Beneath the lamps in the shrine, it reflected no light at all.
Avandar was not at Jewel’s side, but she felt him stiffen at a distance. “That sword came from the war room.”
Angel nodded. It didn’t, to his eyes, look like much of a sword at all; it looked like tarnished, neglected silver—but worse. “Until tonight, I’ve been unable to draw it from its scabbard.” He hesitated, and then, without expression, drew the edge of the blade across his palm.
No matter what the sword looked like, its edge was sharp enough, clean enough, to cut. “I don’t know what the House Name requires,” he said. “But in the North, such an oath is made—and affirmed—in blood.”
Jewel wasn’t from the North. Neither, in any real sense, was Angel. But Terrick waited at the foot of the shrine, watching, his gaze hooded and nearly unblinking. There was a story in his presence here; Jewel felt that he had come to bear witness.
And it was not, after all, the first time she had accepted an oath such as this with blood of her own. “You will be ATerafin?”
“While you live. Only while you
live.”
She held out her hand. In the light of the shrine, against her palm, she could see the single line that was Celleriant’s oath; white, healed, but part of the geography of her palm. Angel offered her the sword’s hilt; she took it. The hilt was wrapped in leather; it was warm, but simple. She hoped that the sword did not feel the need to cut off her hand; she was far more aware of Meralonne’s opinion of the blade than she had been when she had given Angel almost nonchalant permission to go into the room and find a weapon that suited him.
She made the cut, and he brought his left hand down upon hers. As their hands joined, the sword began to glow. The black surface of its flat vanished, like shadow destroyed by strong light. It was not Meralonne’s sword; not Celleriant’s. It didn’t look like an impressive, magical blade. But in the instant that Jewel pronounced Angel ATerafin, in some odd blend of Northern custom and House custom, it looked whole, new, perfect.
“Does it speak to you?” she asked, as she lifted her hand.
“Not yet,” he replied, as he took the hilt from her. He drew a cloth to wipe the blade’s edge clean, and frowned. There was no blood on the blade.
There was, Jewel saw, no blood on his hands—and none at all on hers.

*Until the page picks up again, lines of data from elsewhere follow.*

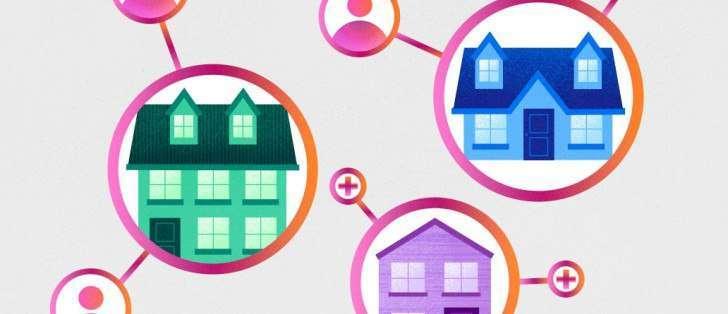 منصة نتفليكس تختبر طريقة لتغريمك عند مشاركتك لكلمة المرور الخاصة بك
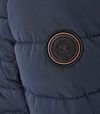 Product / Detail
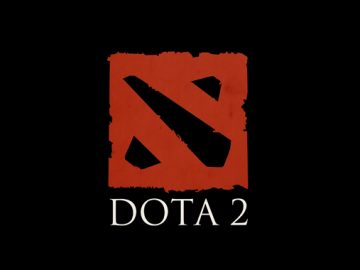 Dota 2 Game Modes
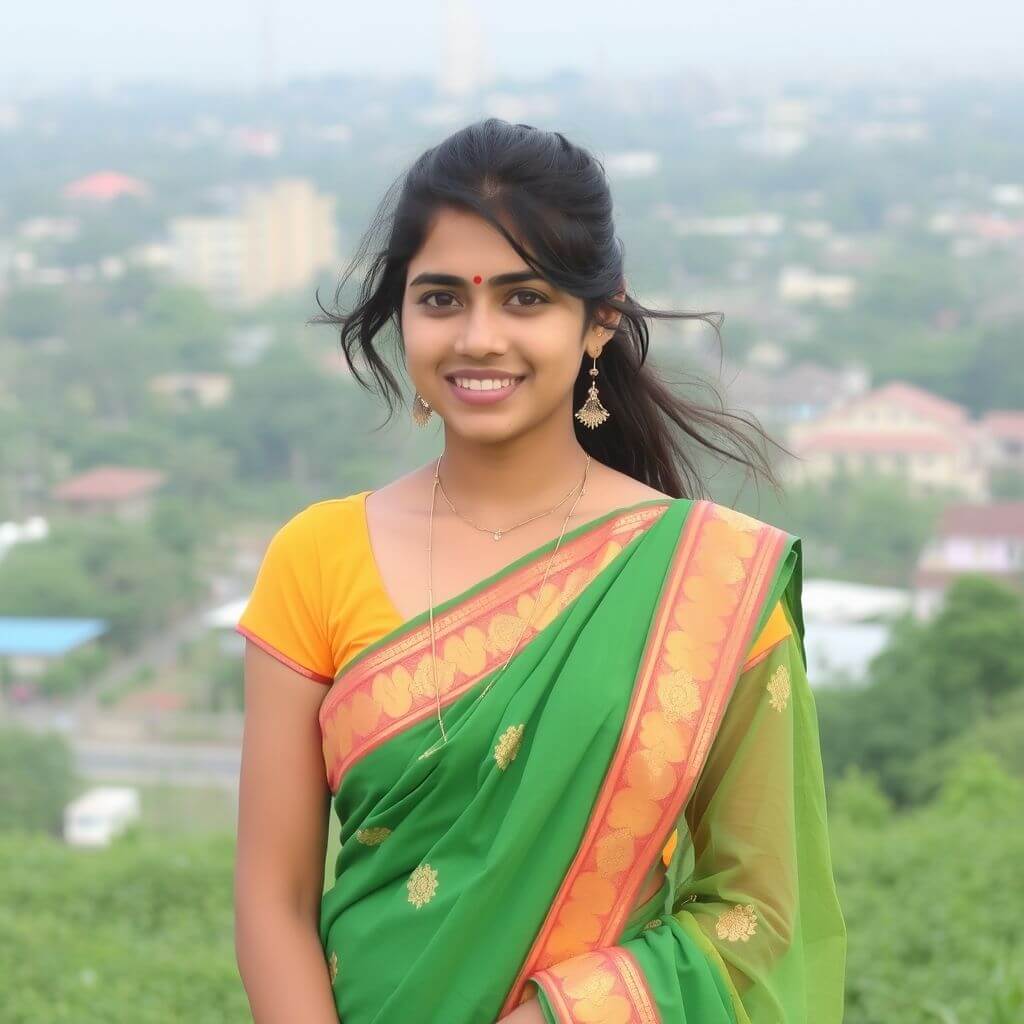 Priya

“I am so grateful,” she said, quietly enough that it barely carried to Angel, “that I won’t have to choose one of those damn weapons.”
* * *
Terrick said nothing.
He said nothing when Angel drew the blade he had been, until that moment, unable to draw. He said nothing when Angel cut his palm and extended his bleeding hand. Nor did he speak when The Terafin took his weapon and made a like cut in her own. He might have pointed out to Angel that the customs of the South did not include—and did not privilege—blood; that instead binding oaths were legal documents.
He didn’t. He listened. He bore witness. He remembered his youth. He remembered standing, as Angel now stood, before Garroc—a man he had detested on first sight; a man he had been so loath to trust. Yet in the end, Garroc had become the center of his life: the man he was willing to follow and to serve.